It's actually daylight now and I'll need to get ready for work, so maybe I'll shut up soon. Anyway, pondering a bit further...
Spigot generates page content and links using Python's random number generator. To make it deterministic (i.e. the same URL will always give the same page), it seeds the random number generator just before creating the content, with the seed being a 64 bit hash of the page URL.
Effectively, this means that Spigot's entire "page space" is around 1.8E19 pages. In terms of trapping crawlers, that's near enough infinite - at a million requests per second, it would take over half a million years to exhaust all possible pages.
My problem, right now, is that the crawlers have made around 1.2 billion requests to Spigot, which means their (aggregate) index probably holds around 30 billion Spigot URLs, most of which are going to be in a backlog for later scanning (hurrah).

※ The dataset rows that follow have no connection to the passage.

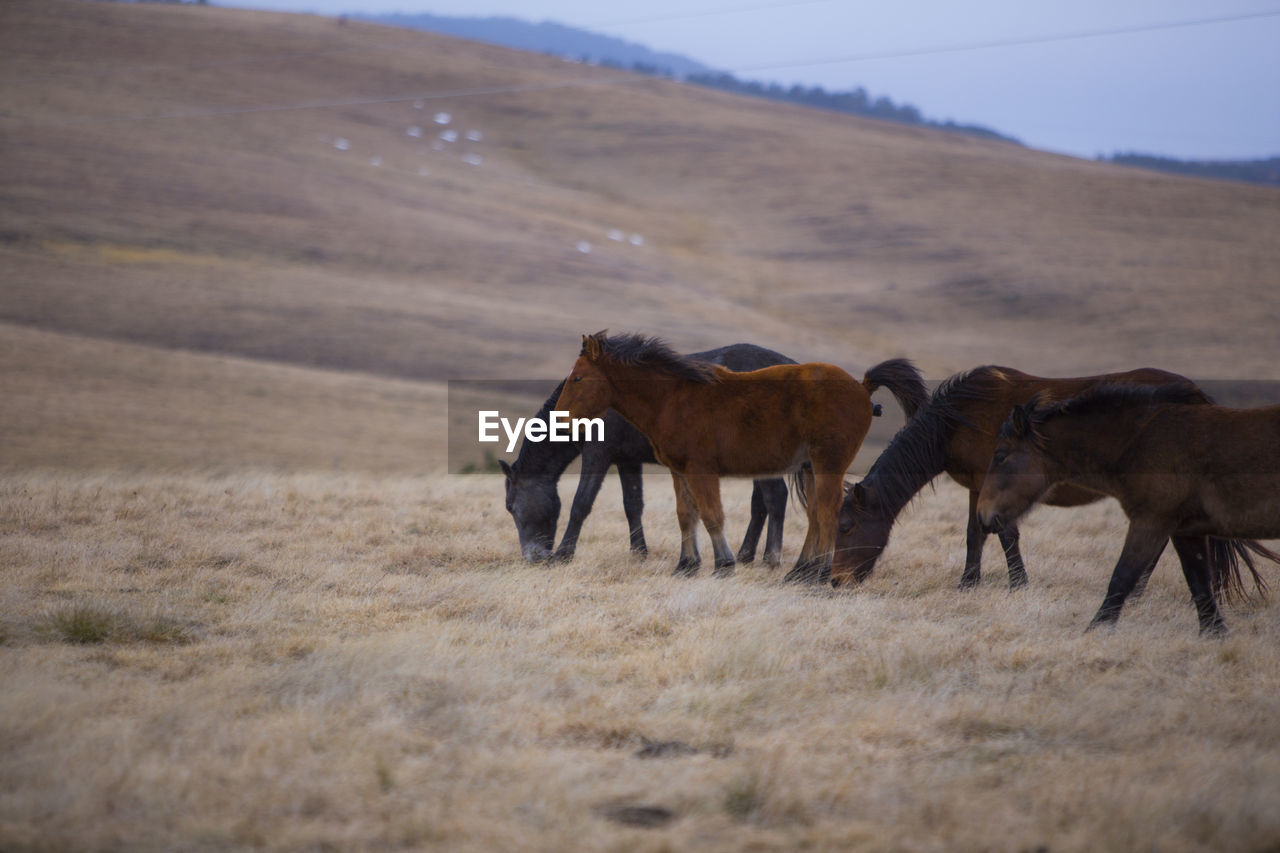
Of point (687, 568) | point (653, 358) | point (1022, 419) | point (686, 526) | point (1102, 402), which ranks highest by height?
point (653, 358)

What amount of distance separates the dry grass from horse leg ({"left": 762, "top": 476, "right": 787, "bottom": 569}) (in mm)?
1061

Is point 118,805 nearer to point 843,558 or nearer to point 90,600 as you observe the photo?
point 90,600

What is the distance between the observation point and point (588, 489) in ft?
30.6

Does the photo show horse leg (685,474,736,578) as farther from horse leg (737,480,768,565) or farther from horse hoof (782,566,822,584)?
horse leg (737,480,768,565)

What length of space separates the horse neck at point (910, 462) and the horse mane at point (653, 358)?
65.7 inches

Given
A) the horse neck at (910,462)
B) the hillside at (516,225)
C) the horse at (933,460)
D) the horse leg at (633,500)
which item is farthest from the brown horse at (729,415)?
the hillside at (516,225)

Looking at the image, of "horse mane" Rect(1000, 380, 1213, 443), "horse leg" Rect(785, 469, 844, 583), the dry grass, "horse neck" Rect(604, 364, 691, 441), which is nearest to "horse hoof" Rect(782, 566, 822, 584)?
"horse leg" Rect(785, 469, 844, 583)

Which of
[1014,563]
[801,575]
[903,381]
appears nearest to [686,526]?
[801,575]

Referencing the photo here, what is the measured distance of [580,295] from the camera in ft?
149

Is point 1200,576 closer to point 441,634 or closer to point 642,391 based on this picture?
point 642,391

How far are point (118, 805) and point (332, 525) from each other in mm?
6533

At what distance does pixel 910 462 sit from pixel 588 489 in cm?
313

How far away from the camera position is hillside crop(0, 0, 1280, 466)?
37.4 metres

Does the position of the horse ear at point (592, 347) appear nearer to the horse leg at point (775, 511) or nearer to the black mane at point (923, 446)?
the horse leg at point (775, 511)
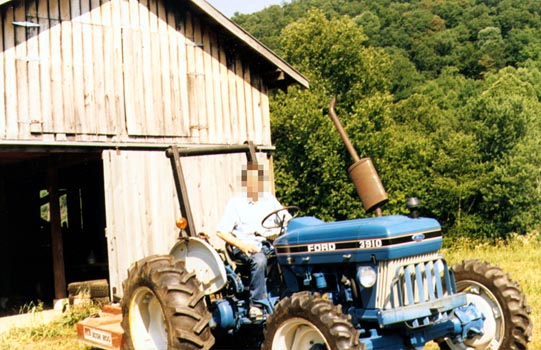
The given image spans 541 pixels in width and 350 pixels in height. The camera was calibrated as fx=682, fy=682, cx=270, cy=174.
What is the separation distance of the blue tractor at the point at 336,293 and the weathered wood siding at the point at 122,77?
4.25 meters

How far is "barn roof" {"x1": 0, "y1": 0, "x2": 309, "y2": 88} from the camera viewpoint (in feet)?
37.2

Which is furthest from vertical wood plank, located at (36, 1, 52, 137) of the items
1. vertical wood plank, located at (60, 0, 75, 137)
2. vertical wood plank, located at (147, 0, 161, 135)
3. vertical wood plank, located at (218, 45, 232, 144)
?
vertical wood plank, located at (218, 45, 232, 144)

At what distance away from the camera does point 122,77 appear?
35.0ft

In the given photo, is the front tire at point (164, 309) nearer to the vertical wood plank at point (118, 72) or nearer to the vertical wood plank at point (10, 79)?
the vertical wood plank at point (10, 79)

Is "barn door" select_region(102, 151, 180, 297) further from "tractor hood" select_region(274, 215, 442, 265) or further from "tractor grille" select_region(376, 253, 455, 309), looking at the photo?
"tractor grille" select_region(376, 253, 455, 309)

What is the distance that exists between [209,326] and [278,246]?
0.86m

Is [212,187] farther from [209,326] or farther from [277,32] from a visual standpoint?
[277,32]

I can't get away from that, and I guess I'll need to live with it until the AI bubble bursts.
I don't really want to get rid of Spigot completely - if for no other reason than I've enjoyed tinkering with it.
And it's struck me that I could have a tunable "site size" value. When the random number generator gets seeded, rather than using the 64 bit number it uses that number modulo the "site size" value. So, if the site size was only 100, we'd only seed the RNG with one of 100 values, which would mean that only one of 100 possible pages would ever be created. I'd need to restructure things a bit, so that internal links remained internal (i.e. when generating internal links, it would need to generate them by choosing a random number, taking that number modulo the site size value and running the page generator seeded with the result to generate page title and URL). That's fiddly, but not a major problem.
It's a reasonable assumption that crawlers don't go round and round and round hitting the exact same URL thousands of times per day, so a spigot with (say) a million possible pages could be useful in poisoning models without exposing me to ongoing load.
Food for thought. Talking of food: time for breakfast!